In his book on education in 1762 “Emil”, Jean-Jacques Rousseau argued that if the right people climbed to the top (became experts), the popular masses would surely recognize their superiority and turn to them. those for leadership.
In fact, Rousseau was writing during the old monarchical regime, when the most talented were nowhere at the top, but his is a view on meritocracy, in which everyone would know the social hierarchy that the rule of the talented would produce, and everyone would benefit from this.
Rousseau is just one of many philosophers – including Plato, Aristotle, Confucius, Erasmus, Voltaire, Mill – whose writings on the subject are briefly summarized and sometimes analyzed in Uldridge’s book. Alongside philosophers there are countless politicians, theologians, scientists, academics, authors and activists.
For most of human history, a small number of men (they always were) who happened to have the right combination of other qualifications – land, titles, family ties – amassed all the power, money and status.
Of course there were exceptions: men, whose talent and fortune attracted the attention of a defender, brought them a good position and a lot of income. Uldridge gives us examples – among them Pope Gregory VII, the son of an ordinary worker; Thomas Wosley, son of the woman who traded wool; and Thomas Cromwell, the son of a blacksmith.
Even long after the Enlightenment and the American and French revolutions had overthrown feudalism, and given new importance to the concept of individual self-fulfillment, most talented people could not get what they deserved: because of gender, parents, wrong religion or race.
It took more time for the intelligence measured through the tests to become the main basis for position sharing. Uldridge rightly speaks of the Northcote-Trevelyan reforms in the British civil service among Victorian Britain, as a moment when the state gave meritocracy the importance it deserved.
Like anyone who writes seriously about meritocracy, he must respect the fundamental critique of Michael Young, who popularized the term in his 1958 dystopian book, The Rise of Meritocracy. Young people feared that meritocrats would become a separate class, that skill trials would be conducted on a very narrow basis, that for many losers it would be assumed that they were to blame for the failure.
And by putting equality of opportunity at the center, meritocracy would change the equality of outcome he sought. It also mentions the work of two great American philosophers and critics of meritocracy: “The Tyranny of Merit” beautifully written by Michael Sandel, published last year, emphasizes the abandonment of community virtues by meritocracy, and the immediate onslaught by John Rolls in his book A Theory of Justice (1971).
Roulls felt that people with high IQs did not deserve their success. According to him, talent is a morally arbitrary issue, and not a reflection of kindness. Even hard work no longer makes you deserve success, as the inclination to work is inherited.
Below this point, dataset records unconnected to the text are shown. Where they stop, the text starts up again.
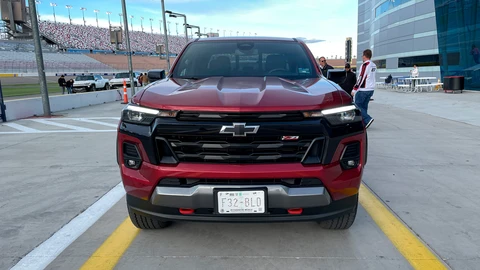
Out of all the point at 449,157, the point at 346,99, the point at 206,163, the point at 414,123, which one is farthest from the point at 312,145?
the point at 414,123

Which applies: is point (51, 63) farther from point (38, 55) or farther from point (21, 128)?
→ point (21, 128)

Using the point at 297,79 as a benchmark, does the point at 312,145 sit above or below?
below

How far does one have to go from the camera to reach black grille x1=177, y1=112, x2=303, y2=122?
2391 mm

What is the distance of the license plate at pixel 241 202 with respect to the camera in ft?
7.83

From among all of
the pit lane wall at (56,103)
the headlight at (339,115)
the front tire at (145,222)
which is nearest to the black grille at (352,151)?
the headlight at (339,115)

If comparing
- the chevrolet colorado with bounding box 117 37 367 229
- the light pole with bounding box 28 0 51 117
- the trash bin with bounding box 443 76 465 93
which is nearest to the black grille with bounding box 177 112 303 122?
the chevrolet colorado with bounding box 117 37 367 229

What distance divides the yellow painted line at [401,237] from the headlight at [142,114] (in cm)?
210

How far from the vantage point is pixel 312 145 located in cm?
243

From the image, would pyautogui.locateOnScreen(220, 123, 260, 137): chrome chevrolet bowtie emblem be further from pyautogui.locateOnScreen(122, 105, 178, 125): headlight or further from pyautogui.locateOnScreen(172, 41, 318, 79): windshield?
pyautogui.locateOnScreen(172, 41, 318, 79): windshield

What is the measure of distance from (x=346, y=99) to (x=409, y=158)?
353cm

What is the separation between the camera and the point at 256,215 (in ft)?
8.05

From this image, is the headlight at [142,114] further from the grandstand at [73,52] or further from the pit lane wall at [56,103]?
the grandstand at [73,52]

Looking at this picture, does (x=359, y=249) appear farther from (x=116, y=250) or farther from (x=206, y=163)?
(x=116, y=250)

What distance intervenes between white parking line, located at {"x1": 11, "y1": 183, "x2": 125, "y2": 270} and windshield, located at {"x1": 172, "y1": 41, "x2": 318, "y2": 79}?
1.61 metres
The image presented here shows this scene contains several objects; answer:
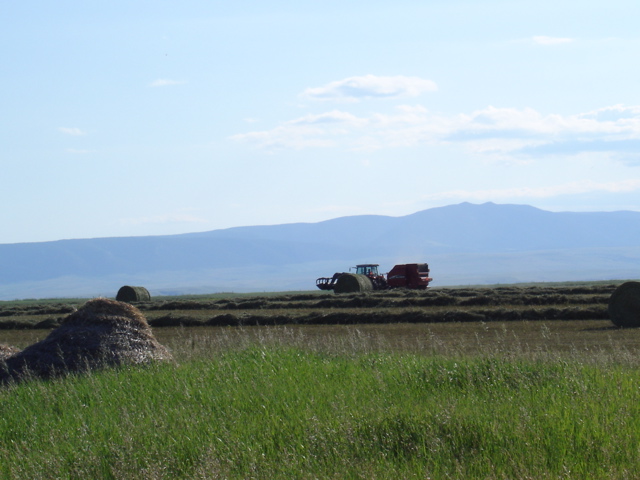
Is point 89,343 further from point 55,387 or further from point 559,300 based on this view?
point 559,300

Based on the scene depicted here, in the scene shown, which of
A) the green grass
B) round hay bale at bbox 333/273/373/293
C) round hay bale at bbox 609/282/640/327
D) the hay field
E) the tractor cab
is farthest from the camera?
the tractor cab

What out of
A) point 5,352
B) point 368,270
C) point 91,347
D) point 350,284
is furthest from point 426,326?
point 368,270

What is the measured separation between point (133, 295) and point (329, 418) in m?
46.6

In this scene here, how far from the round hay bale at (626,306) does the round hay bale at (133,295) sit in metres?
35.0

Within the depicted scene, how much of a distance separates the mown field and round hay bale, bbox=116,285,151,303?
40204 mm

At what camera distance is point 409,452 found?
8.44m

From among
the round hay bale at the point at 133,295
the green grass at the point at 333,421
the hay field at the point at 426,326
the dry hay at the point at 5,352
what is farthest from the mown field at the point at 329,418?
the round hay bale at the point at 133,295

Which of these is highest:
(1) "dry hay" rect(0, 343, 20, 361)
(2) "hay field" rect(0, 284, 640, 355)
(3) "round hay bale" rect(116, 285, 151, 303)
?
(3) "round hay bale" rect(116, 285, 151, 303)

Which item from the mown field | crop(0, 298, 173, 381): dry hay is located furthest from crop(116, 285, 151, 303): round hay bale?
the mown field

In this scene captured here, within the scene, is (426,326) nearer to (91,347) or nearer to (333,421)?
(91,347)

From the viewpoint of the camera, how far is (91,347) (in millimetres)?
13898

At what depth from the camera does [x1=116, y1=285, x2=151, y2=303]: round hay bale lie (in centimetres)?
5384

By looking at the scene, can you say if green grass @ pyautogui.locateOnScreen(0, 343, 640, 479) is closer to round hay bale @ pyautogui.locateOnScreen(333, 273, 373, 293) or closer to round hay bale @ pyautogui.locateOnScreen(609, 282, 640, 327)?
round hay bale @ pyautogui.locateOnScreen(609, 282, 640, 327)

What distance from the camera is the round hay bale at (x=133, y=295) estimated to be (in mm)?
53841
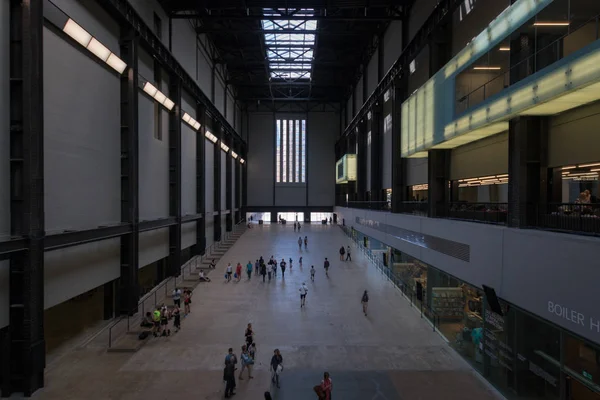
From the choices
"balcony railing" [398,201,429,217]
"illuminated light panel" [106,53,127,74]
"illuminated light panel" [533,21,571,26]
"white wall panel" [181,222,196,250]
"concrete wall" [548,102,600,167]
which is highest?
"illuminated light panel" [106,53,127,74]

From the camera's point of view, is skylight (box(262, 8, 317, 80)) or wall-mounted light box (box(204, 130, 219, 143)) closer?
wall-mounted light box (box(204, 130, 219, 143))

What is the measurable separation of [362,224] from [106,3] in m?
25.6

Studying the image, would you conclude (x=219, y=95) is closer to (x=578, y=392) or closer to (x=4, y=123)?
(x=4, y=123)

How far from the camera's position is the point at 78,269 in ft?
44.0

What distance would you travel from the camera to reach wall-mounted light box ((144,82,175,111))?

This is a harsh view, and like Young, Roulls’s idea of justice relates to limiting inequalities by failing to provide equal opportunities. Uldridge is a less radical figure. He stresses the need to reward the gifted, especially because of their self-denial and risk-taking.
Without incentives to achieve perfection, there would be fewer talented people and that would impoverish us all. But what is Uldridge’s recipe for meritocracy reform? It is not easy to identify.
He defends what is now seen as a conservative view of selective schools, “elite escalators”, but then criticizes schools like Eton, Winchester, Marlborough, for abusing their philanthropic status, abandoning poorer children and filled vacancies with children of the international elite. ”He recommends abandoning referendums, removing power from political parties, taxing digital platforms.